Deux jours après le crime, le dossier du présumé assassin a tout de même été transféré au procureur général de la cour d’appel de Rabat, spécialiste des affaires terroristes, qui a ordonné au Bureau central d’investigations judiciaires (BCIJ) d’instruire l’affaire. Le parquet national antiterroriste (PNAT) français a également annoncé mercredi 19 janvier l’ouverture d’une enquête pour "assassinat en relation avec une entreprise terroriste", suivi de la Belgique qui à son tour a ouvert une enquête pour "tentative d’assassinat dans un contexte terroriste". Pour le moment, aucune information officielle évoquant un lien avec une organisation terroriste n’a été communiquée.
Pour Ghita El Khayat médecin psychiatre et psychanalyste contactée par Sputnik, les deux thèses sont plausibles.

- - - - - - -

> Consigne de travail
D'après le texte sur l'enquête, à quel service le procureur général de la cour d'appel de Rabat a-t-il ordonné d'instruire l'affaire ?

Données enregistrées:
- - - - - - -

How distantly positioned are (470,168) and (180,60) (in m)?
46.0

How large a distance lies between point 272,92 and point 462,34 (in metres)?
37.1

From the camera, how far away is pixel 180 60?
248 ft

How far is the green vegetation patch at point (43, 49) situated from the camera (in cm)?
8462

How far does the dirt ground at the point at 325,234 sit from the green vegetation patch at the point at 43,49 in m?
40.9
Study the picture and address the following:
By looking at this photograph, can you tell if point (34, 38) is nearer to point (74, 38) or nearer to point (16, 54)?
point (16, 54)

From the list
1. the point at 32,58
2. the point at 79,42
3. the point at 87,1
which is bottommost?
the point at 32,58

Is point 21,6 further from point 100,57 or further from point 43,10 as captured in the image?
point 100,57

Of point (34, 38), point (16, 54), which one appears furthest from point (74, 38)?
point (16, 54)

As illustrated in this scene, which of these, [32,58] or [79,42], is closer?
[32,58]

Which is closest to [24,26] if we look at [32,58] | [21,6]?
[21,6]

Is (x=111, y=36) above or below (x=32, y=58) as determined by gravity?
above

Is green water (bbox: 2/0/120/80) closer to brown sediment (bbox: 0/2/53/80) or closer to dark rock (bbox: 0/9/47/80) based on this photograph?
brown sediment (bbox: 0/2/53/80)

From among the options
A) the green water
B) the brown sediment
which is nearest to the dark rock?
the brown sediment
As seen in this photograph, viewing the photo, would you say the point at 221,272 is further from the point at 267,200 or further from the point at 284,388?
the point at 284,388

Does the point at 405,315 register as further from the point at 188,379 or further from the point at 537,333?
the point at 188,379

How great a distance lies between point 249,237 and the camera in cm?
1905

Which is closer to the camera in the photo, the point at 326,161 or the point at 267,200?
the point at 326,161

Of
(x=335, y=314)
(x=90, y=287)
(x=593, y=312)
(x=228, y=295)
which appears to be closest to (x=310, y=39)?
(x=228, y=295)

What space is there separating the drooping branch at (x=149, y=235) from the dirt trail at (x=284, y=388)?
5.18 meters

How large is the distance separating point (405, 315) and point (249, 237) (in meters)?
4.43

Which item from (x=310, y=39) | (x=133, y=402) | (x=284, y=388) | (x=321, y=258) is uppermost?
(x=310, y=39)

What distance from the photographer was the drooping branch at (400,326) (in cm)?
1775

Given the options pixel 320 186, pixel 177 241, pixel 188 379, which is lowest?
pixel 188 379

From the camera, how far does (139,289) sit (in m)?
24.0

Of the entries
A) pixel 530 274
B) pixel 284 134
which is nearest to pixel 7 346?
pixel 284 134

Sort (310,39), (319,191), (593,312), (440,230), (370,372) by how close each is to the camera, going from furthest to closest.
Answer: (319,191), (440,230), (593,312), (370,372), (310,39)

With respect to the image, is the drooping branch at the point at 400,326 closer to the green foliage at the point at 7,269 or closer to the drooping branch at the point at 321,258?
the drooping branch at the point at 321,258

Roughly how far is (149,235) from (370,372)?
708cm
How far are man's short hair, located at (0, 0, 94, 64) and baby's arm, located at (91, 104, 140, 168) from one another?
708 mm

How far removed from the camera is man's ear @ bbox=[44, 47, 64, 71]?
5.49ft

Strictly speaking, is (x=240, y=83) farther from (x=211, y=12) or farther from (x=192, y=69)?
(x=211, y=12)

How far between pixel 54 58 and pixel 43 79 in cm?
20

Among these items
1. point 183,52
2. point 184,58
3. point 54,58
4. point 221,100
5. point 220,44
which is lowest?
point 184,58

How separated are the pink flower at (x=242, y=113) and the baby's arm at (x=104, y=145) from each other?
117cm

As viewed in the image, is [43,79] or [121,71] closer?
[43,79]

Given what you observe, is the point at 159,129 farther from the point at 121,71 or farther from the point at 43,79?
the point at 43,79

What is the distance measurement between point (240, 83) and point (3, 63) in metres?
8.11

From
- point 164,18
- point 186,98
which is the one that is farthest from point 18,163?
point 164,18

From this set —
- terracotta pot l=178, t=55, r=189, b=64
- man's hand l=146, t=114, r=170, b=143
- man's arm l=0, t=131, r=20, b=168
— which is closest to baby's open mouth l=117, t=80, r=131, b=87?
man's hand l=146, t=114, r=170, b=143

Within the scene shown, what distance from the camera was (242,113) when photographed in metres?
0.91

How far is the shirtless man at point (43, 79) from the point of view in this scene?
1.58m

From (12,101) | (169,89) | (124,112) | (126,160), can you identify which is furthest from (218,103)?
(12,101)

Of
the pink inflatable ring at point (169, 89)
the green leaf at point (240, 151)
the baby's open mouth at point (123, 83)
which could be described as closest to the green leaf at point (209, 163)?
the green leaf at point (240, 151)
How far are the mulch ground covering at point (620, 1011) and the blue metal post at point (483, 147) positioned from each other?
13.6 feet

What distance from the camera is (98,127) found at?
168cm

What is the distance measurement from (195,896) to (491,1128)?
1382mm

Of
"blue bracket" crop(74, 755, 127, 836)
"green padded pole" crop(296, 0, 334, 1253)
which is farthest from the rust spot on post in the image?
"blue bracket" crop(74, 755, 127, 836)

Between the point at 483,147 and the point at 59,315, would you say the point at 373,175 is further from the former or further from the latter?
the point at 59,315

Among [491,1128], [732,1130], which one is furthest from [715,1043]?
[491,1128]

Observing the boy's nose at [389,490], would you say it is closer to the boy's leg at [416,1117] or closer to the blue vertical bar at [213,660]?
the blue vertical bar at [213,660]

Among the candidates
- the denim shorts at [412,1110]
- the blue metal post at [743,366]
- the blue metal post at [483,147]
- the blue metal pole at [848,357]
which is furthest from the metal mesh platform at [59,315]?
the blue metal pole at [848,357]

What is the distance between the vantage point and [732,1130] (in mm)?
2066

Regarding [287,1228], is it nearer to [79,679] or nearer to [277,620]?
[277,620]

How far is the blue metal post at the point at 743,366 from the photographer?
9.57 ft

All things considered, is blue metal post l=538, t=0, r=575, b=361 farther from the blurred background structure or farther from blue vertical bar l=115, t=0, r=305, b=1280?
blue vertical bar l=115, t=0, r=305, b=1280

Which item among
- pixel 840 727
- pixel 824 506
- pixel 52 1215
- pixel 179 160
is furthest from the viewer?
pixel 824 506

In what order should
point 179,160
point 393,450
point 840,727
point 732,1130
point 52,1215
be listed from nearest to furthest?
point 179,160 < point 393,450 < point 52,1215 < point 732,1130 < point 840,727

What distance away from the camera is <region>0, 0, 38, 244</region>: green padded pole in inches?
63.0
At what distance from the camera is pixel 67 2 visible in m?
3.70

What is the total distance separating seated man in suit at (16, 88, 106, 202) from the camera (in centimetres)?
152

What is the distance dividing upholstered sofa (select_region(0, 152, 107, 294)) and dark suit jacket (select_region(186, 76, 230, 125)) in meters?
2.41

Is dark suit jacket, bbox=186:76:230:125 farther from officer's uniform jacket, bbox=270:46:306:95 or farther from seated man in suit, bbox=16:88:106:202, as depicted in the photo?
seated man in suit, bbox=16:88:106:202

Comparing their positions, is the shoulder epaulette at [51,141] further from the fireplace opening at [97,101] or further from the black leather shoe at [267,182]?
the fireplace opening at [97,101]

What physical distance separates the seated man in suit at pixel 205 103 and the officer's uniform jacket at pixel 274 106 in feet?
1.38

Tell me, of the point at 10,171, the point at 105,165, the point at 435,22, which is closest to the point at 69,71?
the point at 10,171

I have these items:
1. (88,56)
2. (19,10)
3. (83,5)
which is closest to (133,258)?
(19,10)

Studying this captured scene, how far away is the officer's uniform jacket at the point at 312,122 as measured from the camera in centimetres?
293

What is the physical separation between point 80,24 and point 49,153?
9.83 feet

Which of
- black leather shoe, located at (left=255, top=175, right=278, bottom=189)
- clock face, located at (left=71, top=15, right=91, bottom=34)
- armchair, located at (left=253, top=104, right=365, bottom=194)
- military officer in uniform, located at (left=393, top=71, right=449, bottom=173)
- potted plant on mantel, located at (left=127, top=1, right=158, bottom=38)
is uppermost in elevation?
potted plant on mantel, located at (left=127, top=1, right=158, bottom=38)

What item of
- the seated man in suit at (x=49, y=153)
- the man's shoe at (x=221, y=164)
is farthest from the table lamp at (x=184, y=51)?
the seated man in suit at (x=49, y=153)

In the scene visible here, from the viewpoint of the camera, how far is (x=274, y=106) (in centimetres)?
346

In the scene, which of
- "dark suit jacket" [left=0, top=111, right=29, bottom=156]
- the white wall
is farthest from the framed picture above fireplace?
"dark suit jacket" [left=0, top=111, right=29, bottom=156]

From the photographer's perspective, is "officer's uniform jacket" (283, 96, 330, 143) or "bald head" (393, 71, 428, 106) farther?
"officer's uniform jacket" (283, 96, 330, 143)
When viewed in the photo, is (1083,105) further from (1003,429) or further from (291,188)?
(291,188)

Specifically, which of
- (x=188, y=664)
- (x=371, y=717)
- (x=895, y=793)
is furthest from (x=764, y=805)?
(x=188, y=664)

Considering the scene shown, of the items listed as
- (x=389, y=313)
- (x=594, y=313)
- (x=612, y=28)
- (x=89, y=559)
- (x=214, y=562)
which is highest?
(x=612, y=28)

- - - - - - -

> Réponse attendue
Au Bureau central d'investigations judiciaires (BCIJ).